Più timidi, più introversi e con la tendenza a isolarsi nella propria stanza. Non è colpa dei social: dietro al disagio sociale crescente degli adolescenti c’è spesso l’iperprotezione genitoriale. Lo conferma una ricerca del Georgia Center for Developmental Sciences pubblicata su Adolescent Research Review, che ha analizzato centinaia di studi quantificando gli effetti dei cosiddetti “genitori elicottero”, troppo invadenti e direttivi nella vita dei figli. “Madri e padri contribuiscono entrambi in modo simile ai sintomi dell’ansia sociale – spiega Cullin Howard, autore della meta-analisi –. I ragazzi ansiosi sono soprattutto figli di genitori che impongono regole, standard e aspettative rigide, compromettendo lo sviluppo della resilienza emotiva e limitando l’autonomia”.
Un’indagine condotta dall’Università LUMSA su 300 studenti romani ha confermato la tendenza. Quattro su dieci tra chi presenta sintomi depressivi dichiarano di subire un’eccessiva interferenza da parte dei genitori nelle scelte scolastiche e professionali. Una forma di “aiuto” che spesso diventa soffocante, generando senso di inadeguatezza e incapacità di autodeterminarsi.

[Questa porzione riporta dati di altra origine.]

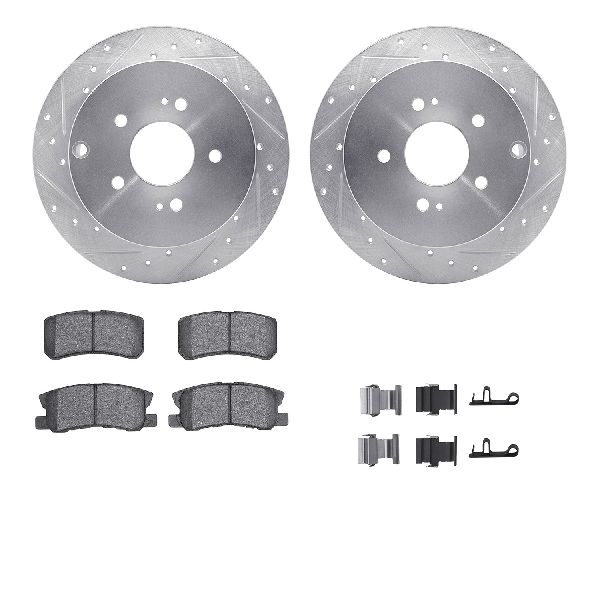 2004-2011 Mitsubishi Endeavor Disc Brake Kit - Rear (Dynamic Friction)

Gli studiosi sottolineano che la soluzione non è smettere di guidare i figli, ma modulare l’intervento. Un controllo equilibrato, che sostenga l’autonomia e incoraggi la socializzazione, permette ai giovani di affrontare le sfide senza troppa ansia, sviluppando fiducia e resilienza. “I genitori devono restare un rifugio sicuro, non una barriera che ostacola l’autonomia”, conclude Howard.